### EXCERPTED DATA
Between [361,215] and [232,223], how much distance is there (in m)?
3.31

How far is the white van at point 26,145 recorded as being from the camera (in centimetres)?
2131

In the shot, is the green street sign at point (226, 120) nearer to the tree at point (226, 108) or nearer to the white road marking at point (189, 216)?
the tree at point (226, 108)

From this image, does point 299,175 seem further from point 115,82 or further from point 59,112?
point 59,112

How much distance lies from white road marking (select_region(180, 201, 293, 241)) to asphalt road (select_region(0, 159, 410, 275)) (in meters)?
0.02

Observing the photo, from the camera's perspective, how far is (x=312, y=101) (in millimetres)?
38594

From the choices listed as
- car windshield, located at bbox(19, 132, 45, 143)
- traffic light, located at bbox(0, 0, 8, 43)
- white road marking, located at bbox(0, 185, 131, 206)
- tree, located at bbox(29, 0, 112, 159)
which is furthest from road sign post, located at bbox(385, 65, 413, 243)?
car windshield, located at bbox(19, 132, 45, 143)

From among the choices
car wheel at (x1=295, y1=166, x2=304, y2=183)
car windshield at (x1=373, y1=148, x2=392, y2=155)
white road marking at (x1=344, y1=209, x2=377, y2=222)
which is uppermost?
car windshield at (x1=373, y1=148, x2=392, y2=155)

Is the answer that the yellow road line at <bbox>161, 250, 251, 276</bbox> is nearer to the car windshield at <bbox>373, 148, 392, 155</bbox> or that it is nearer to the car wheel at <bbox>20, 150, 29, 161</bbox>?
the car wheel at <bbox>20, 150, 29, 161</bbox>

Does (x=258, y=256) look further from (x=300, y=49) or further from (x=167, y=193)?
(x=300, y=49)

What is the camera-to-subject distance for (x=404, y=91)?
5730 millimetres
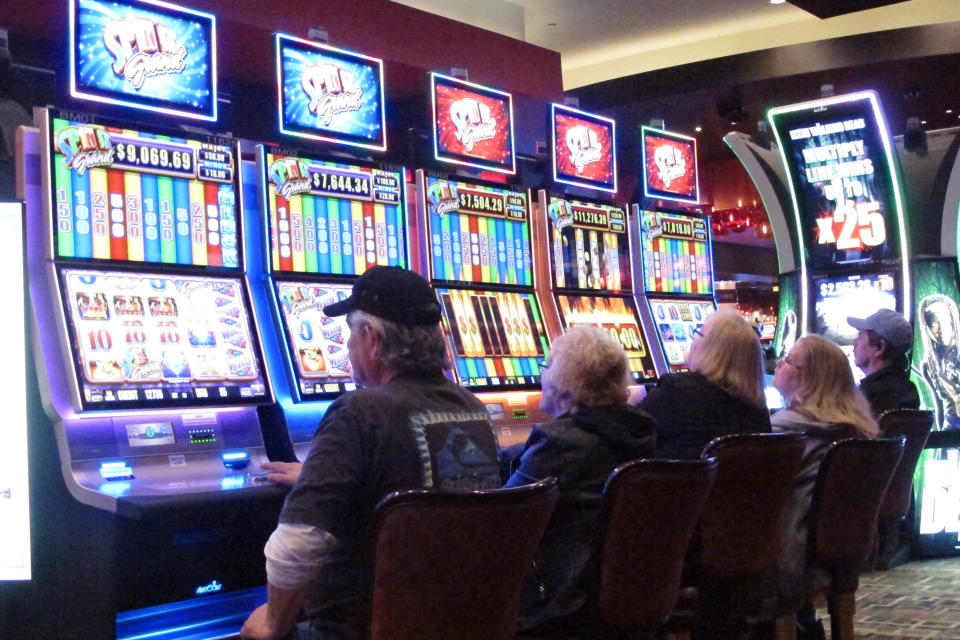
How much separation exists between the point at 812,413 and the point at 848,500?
408mm

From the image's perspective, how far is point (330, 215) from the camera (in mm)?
3744

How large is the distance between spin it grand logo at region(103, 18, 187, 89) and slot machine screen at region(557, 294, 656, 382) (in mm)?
2074

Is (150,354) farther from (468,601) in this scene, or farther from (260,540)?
(468,601)

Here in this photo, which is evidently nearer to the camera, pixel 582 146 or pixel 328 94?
pixel 328 94

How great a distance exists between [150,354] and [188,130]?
0.80 metres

### WRITTEN INSTRUCTION
Put every line of the records above into a numbered list, skipping the blank lines and leaving the pictures out.

### REPLY TO THE TASK
1. Between [361,215] and [232,223], how much distance is there (in m)?
2. 3.31
3. How far is the white van at point 26,145 recorded as being from the camera (in centimetres)?
4. 2131
5. In the shot, is the green street sign at point (226, 120) nearer to the tree at point (226, 108) or nearer to the white road marking at point (189, 216)?
6. the tree at point (226, 108)
7. From this image, does point 299,175 seem further from point 115,82 or further from point 59,112?
8. point 59,112
9. How much distance lies from white road marking (select_region(180, 201, 293, 241)) to asphalt road (select_region(0, 159, 410, 275)) (in meters)?
10. 0.02
11. Observing the photo, from the camera's perspective, how far is (x=312, y=101) (in millimetres)?
12. 38594
13. From the choices listed as
14. - car windshield, located at bbox(19, 132, 45, 143)
15. - traffic light, located at bbox(0, 0, 8, 43)
16. - white road marking, located at bbox(0, 185, 131, 206)
17. - tree, located at bbox(29, 0, 112, 159)
18. which is furthest from road sign post, located at bbox(385, 65, 413, 243)?
19. car windshield, located at bbox(19, 132, 45, 143)
20. From among the choices
21. car wheel at (x1=295, y1=166, x2=304, y2=183)
22. car windshield at (x1=373, y1=148, x2=392, y2=155)
23. white road marking at (x1=344, y1=209, x2=377, y2=222)
24. which is uppermost?
25. car windshield at (x1=373, y1=148, x2=392, y2=155)
26. Is the answer that the yellow road line at <bbox>161, 250, 251, 276</bbox> is nearer to the car windshield at <bbox>373, 148, 392, 155</bbox> or that it is nearer to the car wheel at <bbox>20, 150, 29, 161</bbox>?
27. the car wheel at <bbox>20, 150, 29, 161</bbox>
28. Does (x=258, y=256) look further from (x=300, y=49) or further from (x=167, y=193)?
29. (x=300, y=49)
30. What is the camera-to-subject distance for (x=404, y=91)?
31. 5730 millimetres
32. How much separation exists between the point at 812,413 and the point at 848,500?
33. 408mm
34. From the image's perspective, how far is point (330, 215) from the camera (in mm)?
35. 3744
36. How large is the distance between spin it grand logo at region(103, 18, 187, 89) and slot machine screen at region(557, 294, 656, 382) (in mm)?
37. 2074
38. Is (150,354) farther from (468,601) in this scene, or farther from (260,540)?
39. (468,601)
40. Here in this photo, which is evidently nearer to the camera, pixel 582 146 or pixel 328 94?
41. pixel 328 94
42. How great a distance exists between [150,354] and [188,130]?
43. 0.80 metres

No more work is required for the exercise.